Passage provided:
====================
Interestingly, the whole factory is environment-friendly and energy-efficient as it utilises only the water from the cane itself for production, produces its own energy and even offers excess energy to the township. The factory is surrounded by thousands of trees planted as part of a green initiative. Anti-pollution measures taken by Ravalgaon include an effluent treatment plant and fly-ash arresters in boilers. Ravalgaon has its own industrial machinery division, now managed by a Ravalgaon Group company, Acrow India Ltd.

The Ravalgaon website is fun-filled and informative; definitely, the ‘products’ and ‘factory floor’ pages are a must-visit for children, who will find the illustrations irresistible. In a Mary Poppins-like touch, Ravalgaon describes its Tutty Fruity candy as ‘a bubbilicious, tuttilicious, yummilicious, fruitlicious pink toffee’ that reminds you of ice cream.

The Indian confectionery market (sugar, chocolate and gum candy) is a volume-driven sector. It is seeing major changes including a shift away from traditional hard-boiled toffees and candies to chocolate. Pricing and appearance play major roles, which means that innovation in flavours alone is not enough: the packaging, shape and texture of the sweets have to be constantly changed to appeal to the consumers’ palates.

More than 50 per cent of this market is said to be controlled by the unorganised sector. While this could impact future sales, Ravalgaon is confident that it will continue to bring ‘sweet smiles on millions of faces’ for many years to come.
====================
Given material:
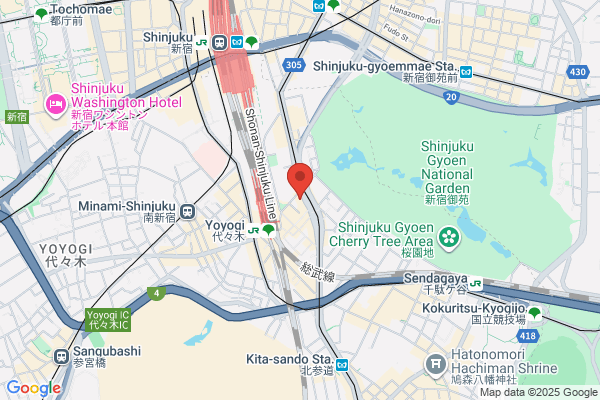 株式会社NUCグループ 中部白蟻研究所 京都支店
====================
Work to be completed:
Answer these questions using the Ravalgaon passage:
1. Which company now manages Ravalgaon's industrial machinery division?
2. Which pages of the Ravalgaon website are called a must-visit for children?
3. What share of the Indian confectionery market is said to be controlled by the unorganized sector?
The data that accompany the text are separate material and are unrelated to it.

Solution for this problem:
1. Acrow India Ltd., a Ravalgaon Group company.
2. The "products" and "factory floor" pages.
3. More than 50 percent.